On 3-apr-11, at 22:54, Daniel Gibson wrote:
Am 03.04.2011 20:15, schrieb Fawzi Mohamed:
On 3-apr-11, at 19:28, Piotr Szturmaj wrote:
* Nice to define table structure, and what happens if the db has
another
structure.
This is a problem for ORM, but at first, we need standard query API.
I am not so sure about this, yes these (also classes for tables)
are part of the
ORM, but the normal users will more often be at the ORM level I
think, and how
exactly we want the things look like that the object level can
influence the
choice of the best low level interface.
* you want to support only access or also db creation and
modification?
First, I'm preparing base "traditional" API. Then I want to write
simple
object-relational mapping.
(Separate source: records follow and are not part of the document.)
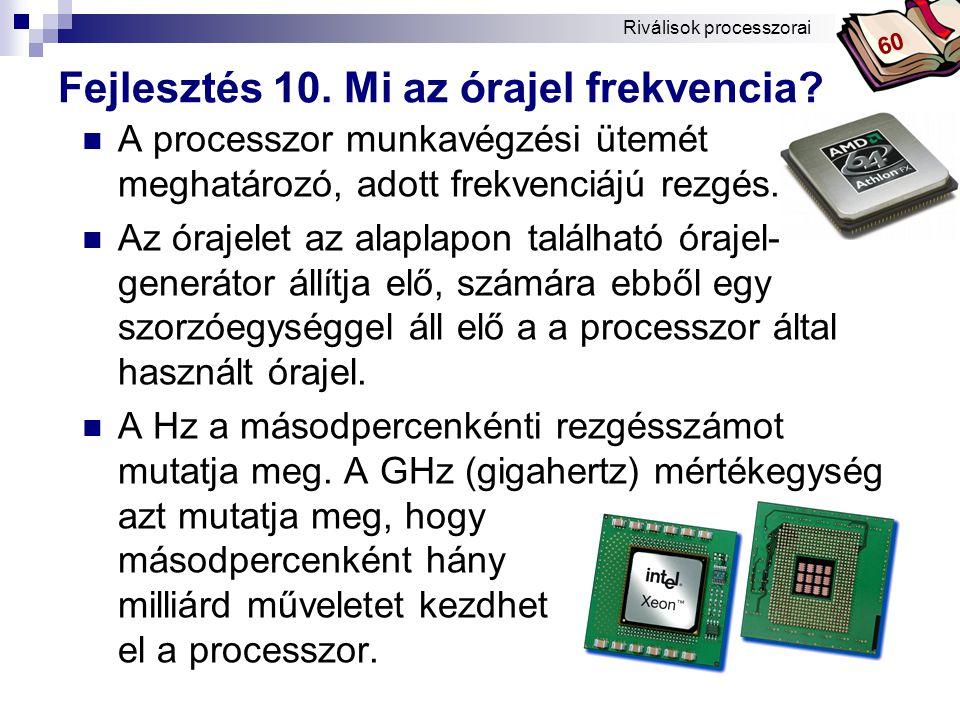 Fejlesztés 10. Mi az órajel frekvencia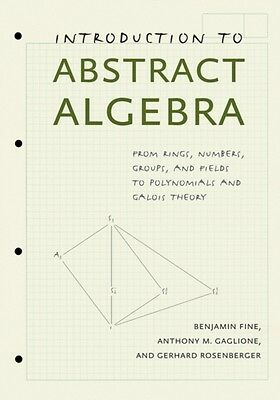 Introduction to Abstract Algebra: From Rings, Numbers, Groups, and Fields to Po.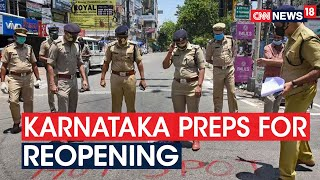 Govt Begins Phase-Wise Exit From Lockdown; Here's How K'Taka Is Preparing For Reopening | CNN News18 - IBNLIVE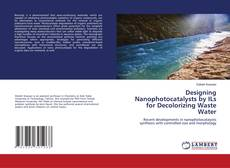 Buchcover von Designing Nanophotocatalysts by ILs for Decolorizing Waste Water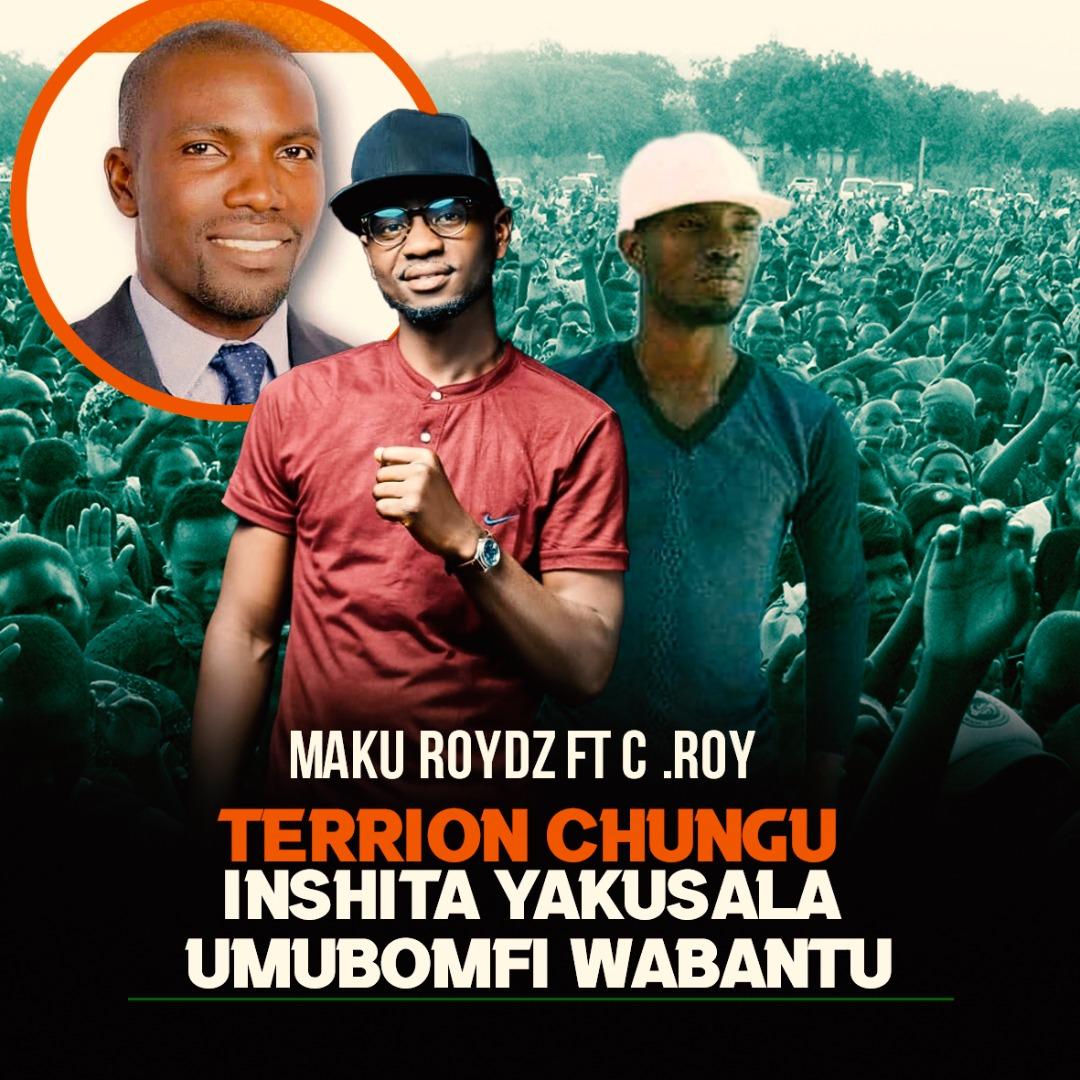 Maku Roydz ft. C.Roy - Inshita Yakusala Umubomfi Wabantu (Campaign Song)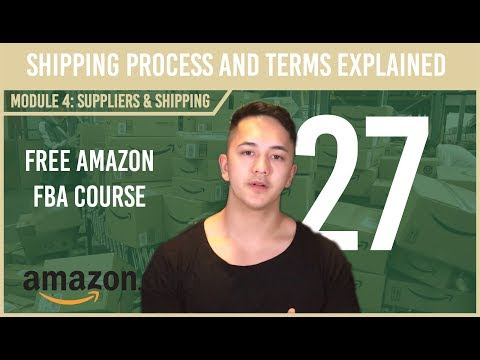 Shipping Process and Terms Explained ( Free Amazon Course Video 27)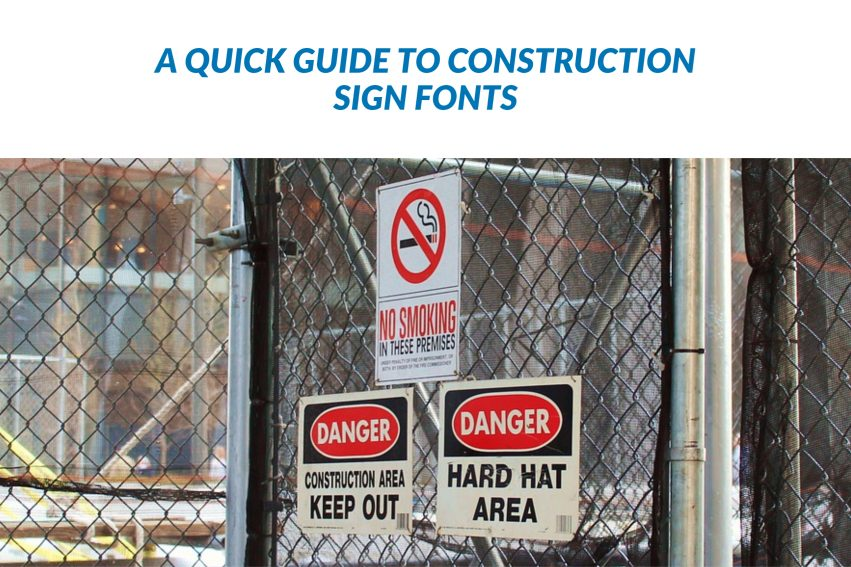 A Quick Guide to Construction Sign Fonts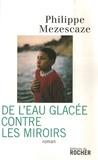 Philippe Mezescaze - De l'eau glacée contre les miroirs.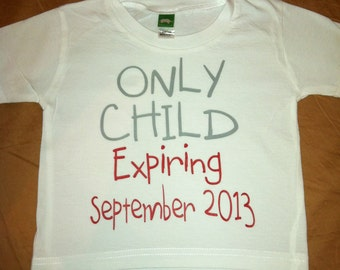 Only Child Expiring t shirt for kids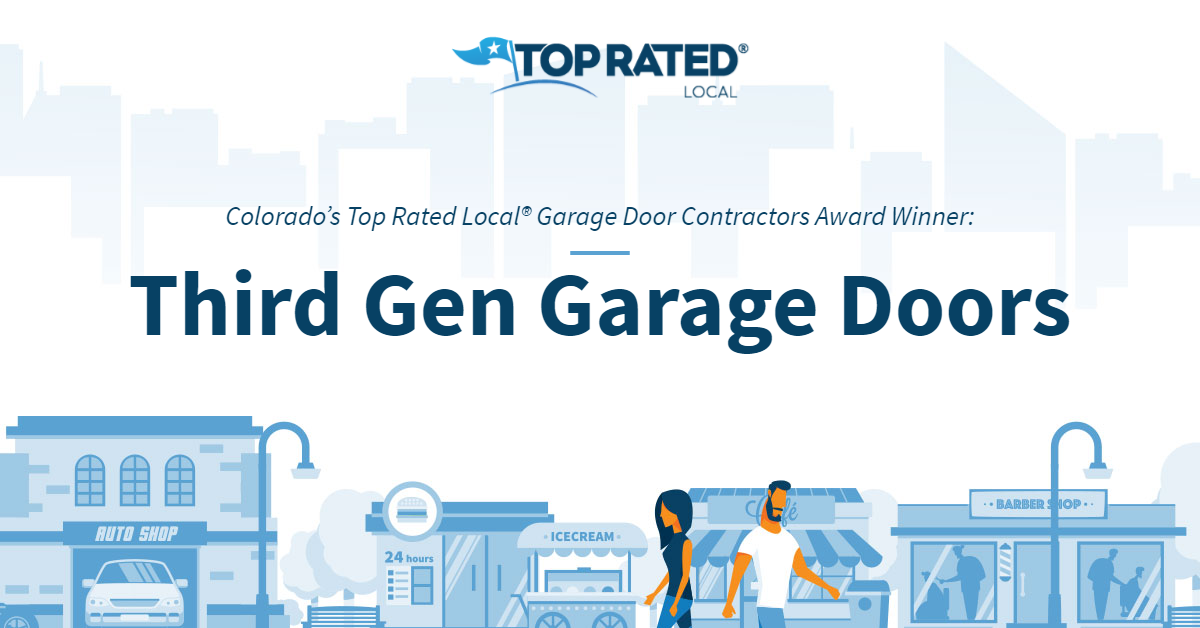 Colorado's Top Rated Local® Garage Door Contractors Award Winner: Third Gen Garage Doors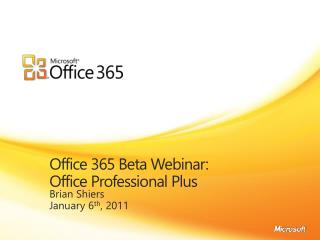 Office 365 Beta Webinar: Office Professional Plus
I've already written some code that
generated
CREATE TABLE for structs at compile time. Static typing of row
fields is very
helpful here.
Very good I think that working on getting the API right there and
having it nice
to use is important.
Maybe you are right and the current DBRow is indeed the best
abstraction, but I
am not yet 100% sure, to me it looks like it isn't the best end
user abstraction
(but it might be an excellent low level object)
I'd hate not having a rows-and-tables view onto the database.
An Object-Relational-Mapper is nice to have of course, but I agree
with Piotr
that a traditional view onto the DB is a good start to built an ORM
on and I
think that the traditional view should also be available to the user
(it'll be
there internally anyway, at least for traditional relational
databases).
I fully agree, I probably did not express me clearly enough, a basic
table view is a must, but the ORM that one wants to realize might
influence how exactly the basic view looks like.
For example it would be nice if a basic row would also somehow be the
basic object of the ORM with a dynamic description, and automatically
specialized if the db description is available at compiletime.
As I had said before "the object level can influence the choice of the
best low level interface", this does not imply that a lower level
interface is not needed :).
Also: How are you gonna write queries with only the ORM view? Parse
your own
SQL-like-syntax that uses the Object type? Or have the SQL operators
as methods?
And then generate the apropriate SQL string?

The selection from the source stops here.